15. Over de illegale uitreis heeft verweerder zich verder niet ten onrechte op het standpunt gesteld dat de verklaringen van eiseres over de illegale uitreis ongeloofwaardig zijn. Van belang is dat eiseres tegenstrijdig heeft verklaard over het feit of haar familie op de hoogte was van haar reis. Op 3 november 2016 heeft eiseres verklaard dat haar ouders op de hoogte waren van de reis en hiervoor hebben betaald. In het nader gehoor heeft eiseres echter verklaard dat ze haar ouders niet heeft verteld dat ze Eritrea ging verlaten zodat zij zich geen zorgen zouden maken. In de zienswijze heeft eiseres verklaard dat een familielid in Israël de reis naar Europa heeft bekostigd. De rechtbank is van oordeel dat niet valt in te zien dat verweerder heeft gehandeld in strijd met artikel 3.113, tweede lid, van het Vb door eiseres in het voornemen tegen te werpen zij tegenstrijdig heeft verklaard in de gehoren. Tevens valt niet in te zien dat eiseres hierdoor in haar belangen zou zijn geschaad. Ook over de reis zelf kan eiseres weinig vertellen. Eiseres heeft verklaard dat zij ongeveer wist waar Sudan lag. Het is daarom niet aannemelijk dat eiseres zonder voorbereiding erin is geslaagd om zonder grote problemen Sudan te bereiken. Dat de informatie van eiseres naar zij stelt strookt met de landeninformatie betekent niet dat eiseres haar gestelde illegale uitreis niet aannemelijk hoeft te maken.

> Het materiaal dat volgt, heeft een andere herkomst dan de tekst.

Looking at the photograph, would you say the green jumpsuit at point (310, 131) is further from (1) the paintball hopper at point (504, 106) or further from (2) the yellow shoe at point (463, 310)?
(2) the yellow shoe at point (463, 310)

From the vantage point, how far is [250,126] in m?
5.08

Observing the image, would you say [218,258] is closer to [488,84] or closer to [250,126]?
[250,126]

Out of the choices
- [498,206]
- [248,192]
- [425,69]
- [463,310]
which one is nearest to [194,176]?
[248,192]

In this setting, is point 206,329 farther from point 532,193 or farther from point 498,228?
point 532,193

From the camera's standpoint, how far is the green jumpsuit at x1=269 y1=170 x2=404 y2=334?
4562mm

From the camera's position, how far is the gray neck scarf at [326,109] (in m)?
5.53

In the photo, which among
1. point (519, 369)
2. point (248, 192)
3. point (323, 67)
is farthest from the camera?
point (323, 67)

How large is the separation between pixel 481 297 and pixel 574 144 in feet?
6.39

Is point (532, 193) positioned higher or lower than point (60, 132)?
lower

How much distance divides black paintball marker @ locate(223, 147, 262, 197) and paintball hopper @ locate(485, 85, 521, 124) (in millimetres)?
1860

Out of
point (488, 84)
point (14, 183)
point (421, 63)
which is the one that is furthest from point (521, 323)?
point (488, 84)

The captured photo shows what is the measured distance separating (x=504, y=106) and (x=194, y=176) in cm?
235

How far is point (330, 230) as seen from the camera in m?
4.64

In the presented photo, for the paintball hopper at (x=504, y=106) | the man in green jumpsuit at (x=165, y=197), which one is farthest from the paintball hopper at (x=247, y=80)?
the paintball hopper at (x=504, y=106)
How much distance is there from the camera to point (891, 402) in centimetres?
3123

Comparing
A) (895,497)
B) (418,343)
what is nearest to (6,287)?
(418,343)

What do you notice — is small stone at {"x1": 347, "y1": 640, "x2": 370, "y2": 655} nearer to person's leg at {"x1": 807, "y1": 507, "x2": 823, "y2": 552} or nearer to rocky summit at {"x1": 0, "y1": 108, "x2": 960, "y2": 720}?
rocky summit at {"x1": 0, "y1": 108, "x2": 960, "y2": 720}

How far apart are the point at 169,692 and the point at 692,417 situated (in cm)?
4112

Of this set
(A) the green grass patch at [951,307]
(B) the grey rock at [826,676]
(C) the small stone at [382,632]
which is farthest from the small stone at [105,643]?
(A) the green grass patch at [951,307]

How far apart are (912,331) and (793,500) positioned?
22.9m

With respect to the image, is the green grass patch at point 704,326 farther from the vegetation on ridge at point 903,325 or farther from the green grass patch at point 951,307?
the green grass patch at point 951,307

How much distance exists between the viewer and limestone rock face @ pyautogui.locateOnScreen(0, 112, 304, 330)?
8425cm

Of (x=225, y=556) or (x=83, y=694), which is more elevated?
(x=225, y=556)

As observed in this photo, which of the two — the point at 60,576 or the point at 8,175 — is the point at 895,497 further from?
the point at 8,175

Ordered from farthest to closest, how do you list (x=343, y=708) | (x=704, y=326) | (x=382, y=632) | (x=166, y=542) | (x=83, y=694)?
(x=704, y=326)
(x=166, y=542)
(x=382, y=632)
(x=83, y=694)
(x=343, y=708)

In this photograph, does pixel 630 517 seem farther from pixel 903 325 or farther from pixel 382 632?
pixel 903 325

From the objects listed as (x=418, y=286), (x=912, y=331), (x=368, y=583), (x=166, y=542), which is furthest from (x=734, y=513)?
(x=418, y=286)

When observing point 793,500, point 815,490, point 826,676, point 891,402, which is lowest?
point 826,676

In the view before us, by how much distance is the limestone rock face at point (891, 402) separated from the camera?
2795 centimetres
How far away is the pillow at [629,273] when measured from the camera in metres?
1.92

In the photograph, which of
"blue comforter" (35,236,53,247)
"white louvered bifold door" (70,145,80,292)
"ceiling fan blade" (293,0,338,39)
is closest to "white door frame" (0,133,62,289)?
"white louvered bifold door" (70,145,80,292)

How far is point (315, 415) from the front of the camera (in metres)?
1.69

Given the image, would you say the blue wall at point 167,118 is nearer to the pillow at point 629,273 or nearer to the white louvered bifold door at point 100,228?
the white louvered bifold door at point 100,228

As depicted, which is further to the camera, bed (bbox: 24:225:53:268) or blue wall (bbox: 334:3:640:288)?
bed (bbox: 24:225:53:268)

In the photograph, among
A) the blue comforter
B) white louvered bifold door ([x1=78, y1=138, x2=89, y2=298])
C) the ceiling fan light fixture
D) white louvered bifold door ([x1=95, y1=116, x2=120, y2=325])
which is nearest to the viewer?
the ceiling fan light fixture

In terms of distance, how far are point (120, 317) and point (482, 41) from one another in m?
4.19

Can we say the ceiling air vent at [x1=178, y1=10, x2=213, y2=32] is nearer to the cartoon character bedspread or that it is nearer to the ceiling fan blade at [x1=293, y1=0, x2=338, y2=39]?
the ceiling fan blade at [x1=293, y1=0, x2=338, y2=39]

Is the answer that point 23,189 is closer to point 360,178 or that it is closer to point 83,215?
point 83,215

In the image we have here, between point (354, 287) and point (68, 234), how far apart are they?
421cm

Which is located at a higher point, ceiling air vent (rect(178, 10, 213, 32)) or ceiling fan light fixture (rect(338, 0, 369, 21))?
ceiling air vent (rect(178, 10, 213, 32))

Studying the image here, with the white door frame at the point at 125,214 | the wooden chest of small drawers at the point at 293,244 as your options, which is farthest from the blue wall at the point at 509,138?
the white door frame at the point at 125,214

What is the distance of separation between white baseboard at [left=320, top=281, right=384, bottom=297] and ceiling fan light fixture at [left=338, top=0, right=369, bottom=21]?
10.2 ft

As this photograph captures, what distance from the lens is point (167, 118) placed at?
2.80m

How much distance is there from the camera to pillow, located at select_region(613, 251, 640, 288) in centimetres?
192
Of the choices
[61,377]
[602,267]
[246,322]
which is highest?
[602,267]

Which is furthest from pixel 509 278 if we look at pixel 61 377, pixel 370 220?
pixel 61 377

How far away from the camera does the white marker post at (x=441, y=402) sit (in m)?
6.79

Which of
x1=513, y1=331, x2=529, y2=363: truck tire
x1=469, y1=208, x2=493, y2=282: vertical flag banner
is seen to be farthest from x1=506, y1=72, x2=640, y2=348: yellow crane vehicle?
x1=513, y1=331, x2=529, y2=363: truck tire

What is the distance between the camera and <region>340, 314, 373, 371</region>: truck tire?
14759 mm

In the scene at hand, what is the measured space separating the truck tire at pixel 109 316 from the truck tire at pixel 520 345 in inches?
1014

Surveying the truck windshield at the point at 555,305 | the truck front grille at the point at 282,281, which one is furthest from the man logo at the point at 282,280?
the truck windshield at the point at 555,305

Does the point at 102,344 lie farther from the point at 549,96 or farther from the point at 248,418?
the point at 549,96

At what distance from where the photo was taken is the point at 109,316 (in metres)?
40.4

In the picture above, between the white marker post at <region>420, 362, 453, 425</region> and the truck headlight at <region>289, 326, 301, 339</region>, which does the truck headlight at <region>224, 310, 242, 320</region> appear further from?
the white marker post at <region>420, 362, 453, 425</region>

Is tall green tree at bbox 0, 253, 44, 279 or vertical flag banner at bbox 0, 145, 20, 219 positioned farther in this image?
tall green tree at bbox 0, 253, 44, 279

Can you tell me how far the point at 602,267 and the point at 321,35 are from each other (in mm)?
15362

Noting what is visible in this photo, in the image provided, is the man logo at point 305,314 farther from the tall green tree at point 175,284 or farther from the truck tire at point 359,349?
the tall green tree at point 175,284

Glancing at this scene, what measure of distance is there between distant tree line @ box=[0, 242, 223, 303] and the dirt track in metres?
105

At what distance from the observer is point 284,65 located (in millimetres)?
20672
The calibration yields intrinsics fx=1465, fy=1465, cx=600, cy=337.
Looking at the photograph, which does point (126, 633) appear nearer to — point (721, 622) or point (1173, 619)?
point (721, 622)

Eiseres is hier, gelet op haar tegenstrijdige verklaringen, niet in geslaagd.
Conclusie
16. De aanvraag is terecht afgewezen als kennelijk ongegrond. Het beroep is ongegrond.
17. Voor een proceskostenveroordeling bestaat geen aanleiding.

Beslissing

De rechtbank verklaart het beroep ongegrond.
Deze uitspraak is gedaan door mr. G.P. Loman, rechter, in aanwezigheid van mr. M. van Ettikhoven, griffier.
De uitspraak is uitgesproken en bekendgemaakt op
en zal openbaar worden gemaakt door publicatie op rechtspraak.nl.
22 juli 2021

Documentcode: [documentcode]

Rechtsmiddel

Tegen deze uitspraak kan hoger beroep worden ingesteld bij de Afdeling bestuursrechtspraak van de Raad van State binnen één week na de dag van bekendmaking.